Un’agricoltura, dunque, concepita per
restituire identità ad un luogo, per
tutelare la bellezza dei nostri paesaggi
agrari, per salvaguardare le risorse
naturali, per rispettare una vocazione
secolare delle nostre zone, per offrire
numerosi benefici al sistema urbano
(variazioni microclimatiche, depurazione
dell’aria, produttività, attenuazione del
rumore, difesa del suolo, conservazione
della biodiversità). Un’agricoltura in grado
di fornire un modello autoregolato di
produzione industriale basato su risorse
naturali e rinnovabili, un’agricoltura che
non rappresenta più il mondo delle
tecnologie preindustriali ma, al contrario,
occupa uno spazio nuovo, di estrema
sofisticazione gestionale e produttiva,
un’agricoltura che si serve di tecnologie
appropriate per riacquistare il ruolo di
motore dello sviluppo sostenibile di un
territorio.
La tecnologia naturale sta diventando,
dunque, il modello costruttivo più
sofisticato, a cui la tecnologia industriale
guarda cercando di imitarne i cicli e le
prestazioni. Il mondo dell’artificiale, nato
per sostituire una natura inadeguata, sta
riscoprendo la natura come regno di una
tecnologia inarrivabile, come capacità
straordinaria di produrre materiali,
prodotti, prestazioni eco-compatibili,
alimentandosi delle tecnologie deboli e
diffuse della natura su intere regioni2.
+ + + +
Attività da svolgere:
1) Secondo il brano sull'agricoltura, quale ruolo intende riacquistare l'agricoltura che si serve di tecnologie appropriate?
2) Prosegua il brano sull'agricoltura a partire dal punto in cui si interrompe, mantenendone il tono e l'argomento.

Righe fornite:
+ + + +
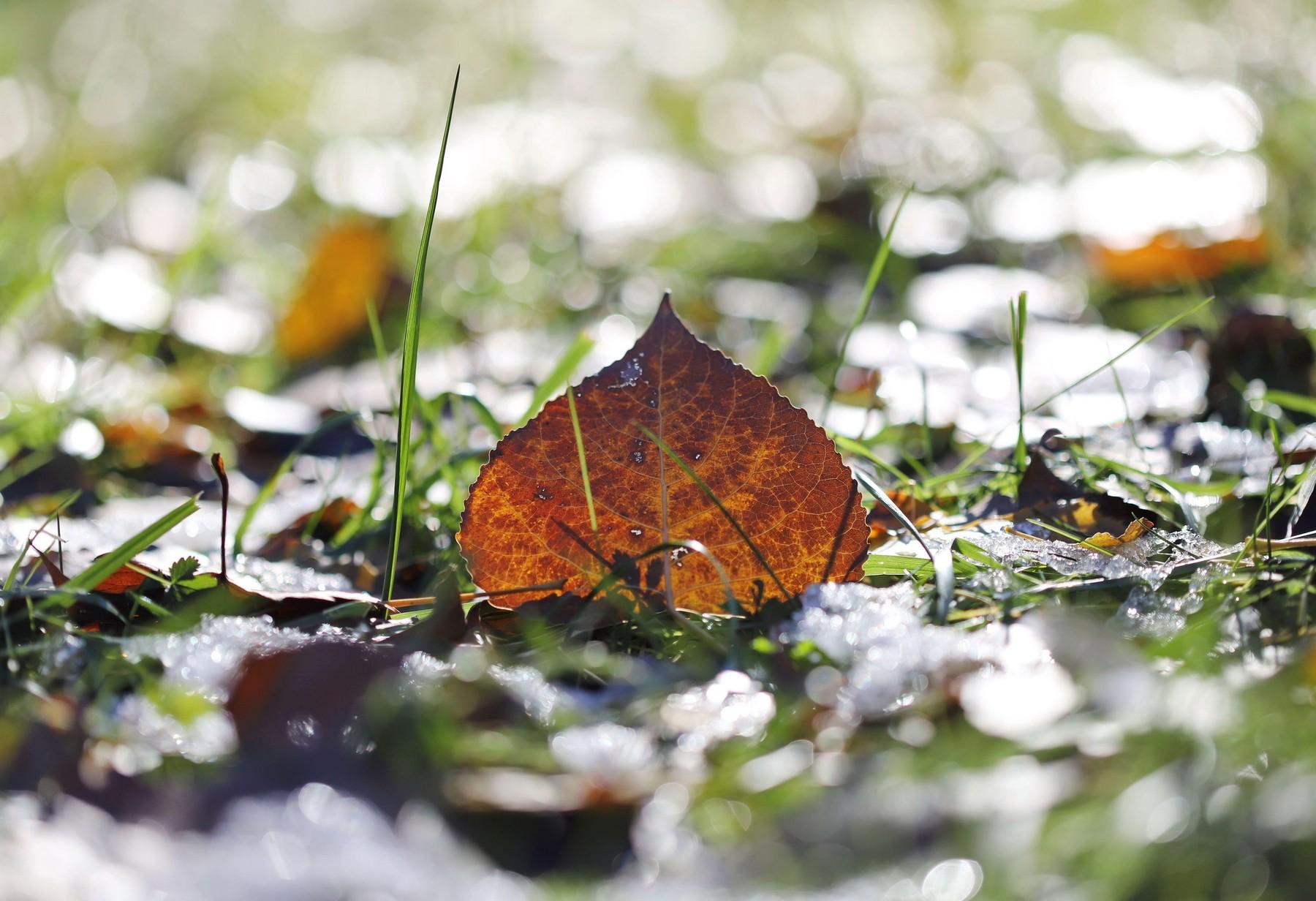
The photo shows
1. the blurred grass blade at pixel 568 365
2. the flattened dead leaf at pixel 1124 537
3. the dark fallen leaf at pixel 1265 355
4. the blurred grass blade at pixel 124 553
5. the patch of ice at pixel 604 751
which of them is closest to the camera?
the patch of ice at pixel 604 751

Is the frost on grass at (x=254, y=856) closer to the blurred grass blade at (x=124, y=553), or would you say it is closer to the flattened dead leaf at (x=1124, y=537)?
the blurred grass blade at (x=124, y=553)

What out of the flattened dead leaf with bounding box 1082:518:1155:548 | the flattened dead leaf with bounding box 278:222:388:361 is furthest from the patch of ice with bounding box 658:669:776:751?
the flattened dead leaf with bounding box 278:222:388:361

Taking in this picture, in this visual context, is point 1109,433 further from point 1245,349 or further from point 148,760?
point 148,760

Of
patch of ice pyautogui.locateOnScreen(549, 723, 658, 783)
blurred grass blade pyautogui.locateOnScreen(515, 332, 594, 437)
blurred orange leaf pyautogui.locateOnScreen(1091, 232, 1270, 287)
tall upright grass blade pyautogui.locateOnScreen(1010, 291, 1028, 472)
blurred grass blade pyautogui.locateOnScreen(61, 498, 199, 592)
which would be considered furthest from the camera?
blurred orange leaf pyautogui.locateOnScreen(1091, 232, 1270, 287)

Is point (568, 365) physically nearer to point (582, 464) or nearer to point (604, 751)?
point (582, 464)

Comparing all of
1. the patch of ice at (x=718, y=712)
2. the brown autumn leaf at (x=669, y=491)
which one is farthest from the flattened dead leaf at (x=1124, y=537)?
the patch of ice at (x=718, y=712)

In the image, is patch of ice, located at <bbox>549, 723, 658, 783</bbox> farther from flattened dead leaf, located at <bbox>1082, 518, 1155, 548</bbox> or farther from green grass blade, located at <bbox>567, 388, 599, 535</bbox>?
flattened dead leaf, located at <bbox>1082, 518, 1155, 548</bbox>

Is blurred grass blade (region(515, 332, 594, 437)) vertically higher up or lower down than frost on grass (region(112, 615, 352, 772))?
higher up

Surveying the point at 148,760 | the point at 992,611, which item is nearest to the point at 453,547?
the point at 148,760
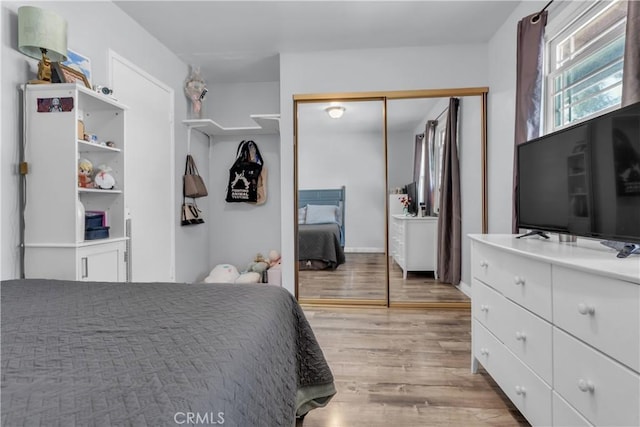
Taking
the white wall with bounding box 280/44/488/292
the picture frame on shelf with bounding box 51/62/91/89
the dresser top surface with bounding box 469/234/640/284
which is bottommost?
the dresser top surface with bounding box 469/234/640/284

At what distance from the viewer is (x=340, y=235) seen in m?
3.47

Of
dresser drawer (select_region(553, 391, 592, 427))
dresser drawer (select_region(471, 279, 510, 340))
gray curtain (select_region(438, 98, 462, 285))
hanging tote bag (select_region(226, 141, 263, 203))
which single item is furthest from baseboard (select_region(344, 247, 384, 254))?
dresser drawer (select_region(553, 391, 592, 427))

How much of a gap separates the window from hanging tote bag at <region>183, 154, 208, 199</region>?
3181 millimetres

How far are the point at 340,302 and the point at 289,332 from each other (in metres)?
2.19

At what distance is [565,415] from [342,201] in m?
2.53

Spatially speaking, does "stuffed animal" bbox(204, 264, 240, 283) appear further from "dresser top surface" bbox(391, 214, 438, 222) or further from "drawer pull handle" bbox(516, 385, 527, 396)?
"drawer pull handle" bbox(516, 385, 527, 396)

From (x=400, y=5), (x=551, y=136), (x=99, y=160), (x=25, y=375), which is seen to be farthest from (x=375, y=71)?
(x=25, y=375)

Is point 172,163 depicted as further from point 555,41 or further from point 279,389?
point 555,41

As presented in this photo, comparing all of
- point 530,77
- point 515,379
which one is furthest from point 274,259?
point 530,77

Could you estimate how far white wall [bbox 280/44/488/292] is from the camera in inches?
125

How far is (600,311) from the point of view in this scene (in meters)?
1.00

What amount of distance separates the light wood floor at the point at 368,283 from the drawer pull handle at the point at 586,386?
7.19 ft

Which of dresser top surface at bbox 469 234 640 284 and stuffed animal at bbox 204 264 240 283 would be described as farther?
stuffed animal at bbox 204 264 240 283

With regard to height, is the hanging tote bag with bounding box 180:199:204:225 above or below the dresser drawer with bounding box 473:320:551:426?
above
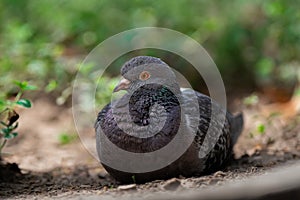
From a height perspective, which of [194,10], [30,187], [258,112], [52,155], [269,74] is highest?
[194,10]

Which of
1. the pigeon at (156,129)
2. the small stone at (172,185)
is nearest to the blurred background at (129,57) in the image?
the pigeon at (156,129)

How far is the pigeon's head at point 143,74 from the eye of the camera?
4.71 metres

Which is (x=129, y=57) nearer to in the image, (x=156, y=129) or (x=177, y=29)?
(x=177, y=29)

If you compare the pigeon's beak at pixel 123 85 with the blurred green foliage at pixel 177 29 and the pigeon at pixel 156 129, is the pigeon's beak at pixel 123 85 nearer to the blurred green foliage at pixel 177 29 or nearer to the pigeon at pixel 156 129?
the pigeon at pixel 156 129

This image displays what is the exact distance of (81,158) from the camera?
20.8 feet

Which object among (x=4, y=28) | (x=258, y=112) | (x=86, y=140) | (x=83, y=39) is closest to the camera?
(x=86, y=140)

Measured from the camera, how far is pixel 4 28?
9750 mm

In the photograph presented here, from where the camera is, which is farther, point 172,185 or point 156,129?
point 156,129

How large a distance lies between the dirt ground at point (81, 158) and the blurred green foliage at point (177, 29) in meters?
0.57

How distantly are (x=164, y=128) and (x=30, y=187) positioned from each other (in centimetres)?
128

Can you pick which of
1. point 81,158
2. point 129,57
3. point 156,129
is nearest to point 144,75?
point 156,129

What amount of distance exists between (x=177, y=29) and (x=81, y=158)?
3.14 metres

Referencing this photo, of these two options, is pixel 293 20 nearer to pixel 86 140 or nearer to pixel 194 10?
pixel 194 10

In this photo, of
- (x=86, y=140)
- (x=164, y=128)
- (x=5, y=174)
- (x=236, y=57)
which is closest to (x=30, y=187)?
(x=5, y=174)
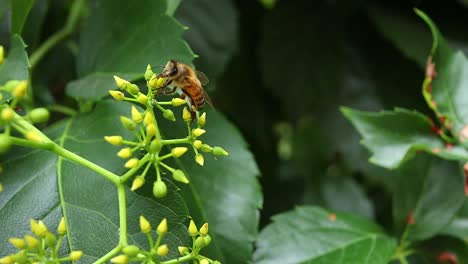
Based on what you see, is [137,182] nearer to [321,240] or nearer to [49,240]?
[49,240]

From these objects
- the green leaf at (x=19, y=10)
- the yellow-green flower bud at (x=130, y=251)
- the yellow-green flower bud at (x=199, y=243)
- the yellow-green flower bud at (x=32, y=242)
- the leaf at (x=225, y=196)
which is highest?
the green leaf at (x=19, y=10)

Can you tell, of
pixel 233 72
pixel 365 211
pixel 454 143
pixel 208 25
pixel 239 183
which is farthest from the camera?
pixel 233 72

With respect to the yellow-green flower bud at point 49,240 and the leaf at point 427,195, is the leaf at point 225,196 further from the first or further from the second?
the leaf at point 427,195

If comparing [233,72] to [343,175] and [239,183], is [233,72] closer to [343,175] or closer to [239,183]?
[343,175]

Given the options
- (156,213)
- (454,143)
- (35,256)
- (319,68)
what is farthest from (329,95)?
(35,256)

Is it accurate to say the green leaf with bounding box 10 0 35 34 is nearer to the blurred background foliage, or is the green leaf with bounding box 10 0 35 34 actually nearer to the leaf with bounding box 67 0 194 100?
the leaf with bounding box 67 0 194 100

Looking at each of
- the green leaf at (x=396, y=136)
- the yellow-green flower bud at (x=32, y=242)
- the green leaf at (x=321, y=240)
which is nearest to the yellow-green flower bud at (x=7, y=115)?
the yellow-green flower bud at (x=32, y=242)

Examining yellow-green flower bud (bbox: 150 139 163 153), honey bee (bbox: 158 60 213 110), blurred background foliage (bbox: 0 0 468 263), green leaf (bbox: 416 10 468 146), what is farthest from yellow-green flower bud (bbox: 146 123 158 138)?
blurred background foliage (bbox: 0 0 468 263)
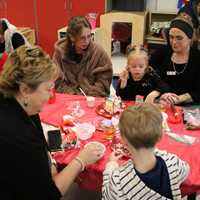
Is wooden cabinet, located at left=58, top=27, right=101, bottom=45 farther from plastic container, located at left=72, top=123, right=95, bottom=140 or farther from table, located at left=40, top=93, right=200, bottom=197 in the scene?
plastic container, located at left=72, top=123, right=95, bottom=140

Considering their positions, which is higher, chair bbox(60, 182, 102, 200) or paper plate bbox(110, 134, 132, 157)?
paper plate bbox(110, 134, 132, 157)

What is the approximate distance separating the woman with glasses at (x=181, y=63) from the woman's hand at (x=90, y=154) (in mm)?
981

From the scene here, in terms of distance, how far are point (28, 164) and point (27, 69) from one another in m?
0.44

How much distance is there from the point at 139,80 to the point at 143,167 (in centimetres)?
120

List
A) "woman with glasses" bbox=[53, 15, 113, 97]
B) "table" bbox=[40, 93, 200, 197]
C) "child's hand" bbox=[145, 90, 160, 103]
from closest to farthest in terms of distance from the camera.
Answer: "table" bbox=[40, 93, 200, 197], "child's hand" bbox=[145, 90, 160, 103], "woman with glasses" bbox=[53, 15, 113, 97]

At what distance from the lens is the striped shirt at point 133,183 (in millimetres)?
+ + + +
Risposte attese:
1) Il ruolo di motore dello sviluppo sostenibile di un territorio.

2)
Fino ad oggi l’architettura si è sempre
concentrata sulla costruzione della città,
senza considerare che anche il paesaggio
agricolo necessita di una progettazione.
Tale progettazione dovrebbe tendere proprio
alla valorizzazione dei segni del paesaggio
agricolo come elementi di identità di un
luogo, alla promozione di tecniche di
coltivazione tradizionali, all’utilizzo di
energie alternative, all’insediamento di
modelli e funzioni reversibili come la
rotazione delle colture. Insomma, il
paesaggio agricolo come fonte inesauribile
da cui attingere per la progettazione di un
paesaggio artificiale che usa le
tecnologie naturali come sistemi
costruttivi. Ne è un esempio l’opera
Power Lines della paesaggista Martha
Schwartz nella regione dell’Emscher Park in
Germania (Figura 1). In questa
installazione gli elementi tipici del
paesaggio agricolo, le siepi di grano,
alternate a pile di balle di fieno rivestite
in tela rossa e nera, individuano gli assi
direttori dell’intervento e determinano una
tessitura geometrica che scandisce il
paesaggio.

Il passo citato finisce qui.